Sur les bords du Léman, à Cologny, Gulnara Karimova menait grand train, mais ne faisait pas de vagues, ne supportant pas, par exemple, qu’on la traite de «fille de dictateur» en répliquant vertement sur Twitter que c’était une «expression imbécile». A l’intérieur de sa villa de Cologny, achetée 18 millions de francs à un homme d’affaires anglais, des œuvres d’art, des bijoux en or et en argent, ainsi qu’un vieux Coran du XVIIIe siècle incrusté de pierres précieuses, selon le groupe dissident ouzbek Uzdem Fund. «C’était comme visiter un musée sans billet», expliquait alors le chef du groupe, Sefer Beksan, qui était entré par effraction dans la villa le 23 décembre dernier. Selon lui, ces objets auraient été «confisqués» par Gulnara Karimova au Musée national d’Ouzbékistan à Tachkent.
La fille rebelle
A quelques centaines de mètres de là, sur la commune de Vandœuvres, une autre villa, elle aussi à l’abandon: celle de Lola Karimova, 36 ans, la sœur de Gulnara, et son ennemie jurée. Dans une récente interview à la BBC, Lola, qui est par ailleurs ambassadrice de l’Unesco, a clamé ses divergences entre elle et sa sœur Gulnara, avec laquelle elle serait en froid depuis douze ans: «Nous n’avons jamais caché cela (…). Nous n’avons pas de contacts, ni familiaux, ni amicaux. Avec les années, les différences n’ont fait que s’amplifier», a-t-elle fait savoir.
Dénonçant le régime autocrate de son père Islam Karimov, partageant l’idée selon laquelle «le chômage et l’absence de possibilités nourrissent la radicalisation de la population» et sont «les principales causes du mécontentement de la population», elle concluait, fataliste et résignée: «Je sais que mon nom dépasse ma propre personne, mais je veux qu’on me considère comme une personne avec ses propres principes et points de vue.» Joli coup de com dans cette guerre fratricide ou petit calcul pour échapper elle aussi à d’éventuelles poursuites? Il y a peu encore, Lola Karimova ne tenait pas vraiment les mêmes discours.
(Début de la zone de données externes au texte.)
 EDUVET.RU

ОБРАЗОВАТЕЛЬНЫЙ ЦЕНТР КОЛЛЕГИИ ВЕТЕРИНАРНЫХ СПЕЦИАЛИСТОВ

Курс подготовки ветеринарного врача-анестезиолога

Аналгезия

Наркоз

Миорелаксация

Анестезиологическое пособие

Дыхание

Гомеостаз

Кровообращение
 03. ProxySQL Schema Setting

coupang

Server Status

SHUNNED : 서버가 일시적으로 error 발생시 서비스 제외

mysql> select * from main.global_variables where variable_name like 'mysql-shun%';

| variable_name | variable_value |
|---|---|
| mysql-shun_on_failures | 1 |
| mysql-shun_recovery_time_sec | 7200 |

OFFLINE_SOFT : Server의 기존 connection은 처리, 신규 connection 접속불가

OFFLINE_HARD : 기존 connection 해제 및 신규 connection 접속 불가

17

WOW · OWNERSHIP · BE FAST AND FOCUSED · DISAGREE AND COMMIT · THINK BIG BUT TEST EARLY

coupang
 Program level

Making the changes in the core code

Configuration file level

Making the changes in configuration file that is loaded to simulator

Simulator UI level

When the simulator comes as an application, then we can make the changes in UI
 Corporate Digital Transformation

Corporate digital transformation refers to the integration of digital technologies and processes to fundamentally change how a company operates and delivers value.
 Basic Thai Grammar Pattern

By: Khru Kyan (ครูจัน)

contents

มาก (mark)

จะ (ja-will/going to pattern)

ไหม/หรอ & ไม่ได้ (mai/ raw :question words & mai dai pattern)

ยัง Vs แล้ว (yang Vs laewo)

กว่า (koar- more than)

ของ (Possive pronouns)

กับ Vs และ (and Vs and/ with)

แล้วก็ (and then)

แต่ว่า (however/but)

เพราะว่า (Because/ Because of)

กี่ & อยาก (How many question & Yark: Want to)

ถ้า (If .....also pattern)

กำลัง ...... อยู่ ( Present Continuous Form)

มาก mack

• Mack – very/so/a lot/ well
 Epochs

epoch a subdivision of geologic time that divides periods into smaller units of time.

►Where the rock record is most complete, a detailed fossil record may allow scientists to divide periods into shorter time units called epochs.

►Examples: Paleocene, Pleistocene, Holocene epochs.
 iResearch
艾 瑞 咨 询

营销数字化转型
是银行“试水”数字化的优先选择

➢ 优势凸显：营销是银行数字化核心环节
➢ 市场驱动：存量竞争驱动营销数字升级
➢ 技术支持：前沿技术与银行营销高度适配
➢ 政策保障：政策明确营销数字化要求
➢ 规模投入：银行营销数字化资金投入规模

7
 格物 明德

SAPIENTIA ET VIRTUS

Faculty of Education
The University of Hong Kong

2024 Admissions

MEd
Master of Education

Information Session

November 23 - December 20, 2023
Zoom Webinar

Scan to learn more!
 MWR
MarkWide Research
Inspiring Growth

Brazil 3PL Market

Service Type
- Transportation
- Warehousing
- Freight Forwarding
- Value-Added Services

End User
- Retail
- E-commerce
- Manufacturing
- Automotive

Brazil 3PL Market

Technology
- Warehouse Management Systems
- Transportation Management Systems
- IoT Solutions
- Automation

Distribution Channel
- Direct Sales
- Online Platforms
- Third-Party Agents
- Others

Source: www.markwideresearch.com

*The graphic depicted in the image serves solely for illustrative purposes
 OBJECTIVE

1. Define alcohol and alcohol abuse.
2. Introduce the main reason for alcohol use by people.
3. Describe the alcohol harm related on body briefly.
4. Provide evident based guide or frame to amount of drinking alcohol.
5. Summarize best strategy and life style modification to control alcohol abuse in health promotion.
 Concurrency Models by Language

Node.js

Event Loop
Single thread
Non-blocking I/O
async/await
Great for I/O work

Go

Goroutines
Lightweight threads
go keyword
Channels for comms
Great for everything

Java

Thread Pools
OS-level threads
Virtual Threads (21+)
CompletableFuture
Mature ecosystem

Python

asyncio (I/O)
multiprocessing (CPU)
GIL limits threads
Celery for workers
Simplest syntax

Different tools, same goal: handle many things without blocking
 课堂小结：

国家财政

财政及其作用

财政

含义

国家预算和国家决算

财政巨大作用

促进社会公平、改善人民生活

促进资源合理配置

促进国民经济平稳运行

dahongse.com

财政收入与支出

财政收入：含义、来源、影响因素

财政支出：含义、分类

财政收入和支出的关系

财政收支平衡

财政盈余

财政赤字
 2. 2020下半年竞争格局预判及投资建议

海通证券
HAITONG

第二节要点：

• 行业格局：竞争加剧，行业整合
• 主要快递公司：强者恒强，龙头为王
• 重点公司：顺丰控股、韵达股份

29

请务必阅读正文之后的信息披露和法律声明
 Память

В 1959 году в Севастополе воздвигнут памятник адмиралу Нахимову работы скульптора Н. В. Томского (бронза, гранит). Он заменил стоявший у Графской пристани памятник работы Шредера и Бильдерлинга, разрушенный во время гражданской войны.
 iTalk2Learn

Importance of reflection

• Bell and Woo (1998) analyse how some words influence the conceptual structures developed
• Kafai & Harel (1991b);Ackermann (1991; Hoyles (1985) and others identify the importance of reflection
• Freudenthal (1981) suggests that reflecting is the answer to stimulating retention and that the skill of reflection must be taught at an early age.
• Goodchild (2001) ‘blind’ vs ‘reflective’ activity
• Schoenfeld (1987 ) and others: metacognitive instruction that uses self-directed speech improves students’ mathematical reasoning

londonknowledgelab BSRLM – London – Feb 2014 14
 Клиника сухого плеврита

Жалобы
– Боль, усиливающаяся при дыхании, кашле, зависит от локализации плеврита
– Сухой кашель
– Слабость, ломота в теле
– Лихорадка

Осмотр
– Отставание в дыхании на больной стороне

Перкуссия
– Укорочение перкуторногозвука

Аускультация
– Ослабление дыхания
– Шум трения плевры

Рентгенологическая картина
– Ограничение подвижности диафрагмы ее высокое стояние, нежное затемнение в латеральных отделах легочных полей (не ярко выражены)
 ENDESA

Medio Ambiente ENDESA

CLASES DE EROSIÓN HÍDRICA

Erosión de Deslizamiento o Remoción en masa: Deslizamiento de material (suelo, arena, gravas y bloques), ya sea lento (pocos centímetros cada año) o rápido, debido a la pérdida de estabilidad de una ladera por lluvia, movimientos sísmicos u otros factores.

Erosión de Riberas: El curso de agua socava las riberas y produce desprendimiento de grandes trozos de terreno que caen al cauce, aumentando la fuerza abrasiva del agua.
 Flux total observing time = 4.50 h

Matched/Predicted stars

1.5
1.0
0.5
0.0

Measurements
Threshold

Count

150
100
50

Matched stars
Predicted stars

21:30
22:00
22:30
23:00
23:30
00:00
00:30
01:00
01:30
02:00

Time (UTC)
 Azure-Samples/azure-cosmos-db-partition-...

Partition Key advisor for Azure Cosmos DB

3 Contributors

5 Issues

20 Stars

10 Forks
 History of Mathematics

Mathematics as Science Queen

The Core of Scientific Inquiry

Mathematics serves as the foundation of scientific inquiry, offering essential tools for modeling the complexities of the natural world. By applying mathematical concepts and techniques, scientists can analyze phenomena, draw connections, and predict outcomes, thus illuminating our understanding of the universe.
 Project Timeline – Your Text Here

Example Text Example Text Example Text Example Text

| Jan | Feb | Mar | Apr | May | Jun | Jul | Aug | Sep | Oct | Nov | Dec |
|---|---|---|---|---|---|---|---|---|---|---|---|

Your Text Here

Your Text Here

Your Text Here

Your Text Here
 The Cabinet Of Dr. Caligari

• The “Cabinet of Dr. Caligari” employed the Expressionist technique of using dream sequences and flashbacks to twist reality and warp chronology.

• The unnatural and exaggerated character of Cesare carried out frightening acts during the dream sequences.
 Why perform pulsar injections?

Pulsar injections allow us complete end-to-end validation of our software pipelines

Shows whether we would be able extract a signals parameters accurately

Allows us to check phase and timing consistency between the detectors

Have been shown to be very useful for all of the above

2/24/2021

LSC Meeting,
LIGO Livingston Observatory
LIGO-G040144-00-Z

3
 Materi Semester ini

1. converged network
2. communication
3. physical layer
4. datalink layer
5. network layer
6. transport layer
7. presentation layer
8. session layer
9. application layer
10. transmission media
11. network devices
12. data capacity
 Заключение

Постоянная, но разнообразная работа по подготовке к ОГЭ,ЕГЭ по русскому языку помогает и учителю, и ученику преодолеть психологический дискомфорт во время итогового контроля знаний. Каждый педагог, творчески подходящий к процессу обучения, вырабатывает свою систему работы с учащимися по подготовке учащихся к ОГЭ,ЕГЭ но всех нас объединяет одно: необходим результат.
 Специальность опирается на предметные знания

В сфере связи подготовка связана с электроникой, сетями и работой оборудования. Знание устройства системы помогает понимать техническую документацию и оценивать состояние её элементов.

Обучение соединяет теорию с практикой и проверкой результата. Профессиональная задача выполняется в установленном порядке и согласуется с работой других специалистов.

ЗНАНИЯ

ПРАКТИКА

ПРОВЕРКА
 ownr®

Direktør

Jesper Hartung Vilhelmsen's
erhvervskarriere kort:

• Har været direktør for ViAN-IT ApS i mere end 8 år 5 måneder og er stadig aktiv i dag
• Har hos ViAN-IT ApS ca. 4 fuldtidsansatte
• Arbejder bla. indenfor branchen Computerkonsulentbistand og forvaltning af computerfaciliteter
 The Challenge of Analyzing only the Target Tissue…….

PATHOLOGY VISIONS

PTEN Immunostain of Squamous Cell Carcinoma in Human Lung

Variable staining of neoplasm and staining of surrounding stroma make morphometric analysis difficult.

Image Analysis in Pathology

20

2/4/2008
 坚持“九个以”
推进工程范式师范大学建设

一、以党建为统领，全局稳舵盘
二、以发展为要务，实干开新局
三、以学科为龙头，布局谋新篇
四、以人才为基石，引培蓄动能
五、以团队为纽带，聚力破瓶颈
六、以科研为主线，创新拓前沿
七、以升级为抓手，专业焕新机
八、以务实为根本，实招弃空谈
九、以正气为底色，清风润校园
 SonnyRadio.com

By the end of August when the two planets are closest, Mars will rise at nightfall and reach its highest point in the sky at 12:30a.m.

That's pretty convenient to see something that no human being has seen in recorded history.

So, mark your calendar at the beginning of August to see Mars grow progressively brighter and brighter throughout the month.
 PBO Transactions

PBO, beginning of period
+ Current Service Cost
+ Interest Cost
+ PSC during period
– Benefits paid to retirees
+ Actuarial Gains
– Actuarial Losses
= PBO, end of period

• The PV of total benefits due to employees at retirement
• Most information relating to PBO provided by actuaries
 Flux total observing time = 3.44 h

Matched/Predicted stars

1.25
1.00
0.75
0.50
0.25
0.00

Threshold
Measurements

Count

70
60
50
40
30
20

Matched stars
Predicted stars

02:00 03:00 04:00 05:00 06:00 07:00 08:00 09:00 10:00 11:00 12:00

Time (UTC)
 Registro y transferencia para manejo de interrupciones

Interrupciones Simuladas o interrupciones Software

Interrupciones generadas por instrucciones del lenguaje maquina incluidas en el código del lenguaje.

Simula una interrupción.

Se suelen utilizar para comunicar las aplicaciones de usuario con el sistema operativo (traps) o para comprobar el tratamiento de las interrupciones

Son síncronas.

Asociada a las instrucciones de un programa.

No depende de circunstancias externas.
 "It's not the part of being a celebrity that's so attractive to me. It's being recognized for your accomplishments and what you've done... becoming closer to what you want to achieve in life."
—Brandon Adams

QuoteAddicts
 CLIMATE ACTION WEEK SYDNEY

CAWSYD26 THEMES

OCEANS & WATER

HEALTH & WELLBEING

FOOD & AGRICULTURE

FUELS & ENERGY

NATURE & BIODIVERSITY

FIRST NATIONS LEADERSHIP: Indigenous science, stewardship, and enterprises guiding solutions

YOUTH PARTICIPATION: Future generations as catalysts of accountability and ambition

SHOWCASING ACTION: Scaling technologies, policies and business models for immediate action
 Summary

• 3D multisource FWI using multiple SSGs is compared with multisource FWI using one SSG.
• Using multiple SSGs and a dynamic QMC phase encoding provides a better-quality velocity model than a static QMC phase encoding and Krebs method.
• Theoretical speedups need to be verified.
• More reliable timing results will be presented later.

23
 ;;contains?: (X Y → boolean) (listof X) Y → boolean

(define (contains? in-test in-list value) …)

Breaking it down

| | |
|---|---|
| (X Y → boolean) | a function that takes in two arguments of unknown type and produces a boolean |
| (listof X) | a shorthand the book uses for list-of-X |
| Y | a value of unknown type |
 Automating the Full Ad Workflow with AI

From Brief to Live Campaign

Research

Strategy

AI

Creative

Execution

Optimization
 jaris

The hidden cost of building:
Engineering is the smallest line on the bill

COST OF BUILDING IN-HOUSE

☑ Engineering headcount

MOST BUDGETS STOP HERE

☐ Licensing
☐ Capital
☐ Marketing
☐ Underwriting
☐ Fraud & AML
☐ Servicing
En avril 2000, lors d’une soirée pour sa fondation Ouzbékistan 2000 au Musée d’art moderne de Paris, elle avait même réussi à attirer dans sa nasse, contre espèces sonnantes et trébuchantes, l’actrice Monica Bellucci, rétribuée 190 000 euros pour quatre heures de présence et un petit discours. Dans d’autres circonstances, elle avait fait de même avec Emmanuelle Béart et Alain Delon, VRP de luxe du régime ouzbek lors de galas fastueux à la gloire de l’Ouzbékistan.
Toujours est-il que Lola Karimova-Tillyaeva a quitté elle aussi les rivages longtemps hospitaliers du lac Léman. Sa fille n’est plus scolarisée au collège Florimont depuis l’été dernier. A ses petits camarades, la jeune étudiante avait confié partir pour Los Angeles. Le nouvel eldorado des familles des dictateurs? Elle est en tout cas bien au chaud et peut préparer tranquillement, fortune faite – et elle est gigantesque – les jours meilleurs de l’après-Islam Karimov…
L’allié de Moscou
Islam Karimov le sulfureux président de l’Ouzbékistan est à la tête de cette ancienne république soviétique depuis son indépendance en 1991. Cet Etat est considéré comme le plus corrompu et le plus répressif d’Asie centrale. Longtemps allié aux Américains – il avait ouvert son territoire à des bases militaires US lors de la guerre d’Afghanistan –, cet autocrate qui règne sans partage est aujourd’hui rallié à la Russie. On compare volontiers ce Gengis Khan local à l’ex-président libyen Kadhafi, avec son cortège de corruption, de prisonniers politiques et de disparitions…
La petite sœur Lola critique aujourd’hui sa sœur et le régime de son père
Lola Karimova, 36 ans, habitait avec son mari, ses deux filles et son garçon, dans cette luxueuse villa de la commune de Vandœuvres (GE). Elle a aussi quitté Genève l’été dernier. Aujourd’hui, devenue rebelle sans que l’on sache si sa «rédemption» est sincère ou un simple calcul, elle critique le régime de son père et n’épargne pas sa sœur. Mais elle n’a pas toujours tenu le même discours, étant auparavant une alliée fidèle du régime.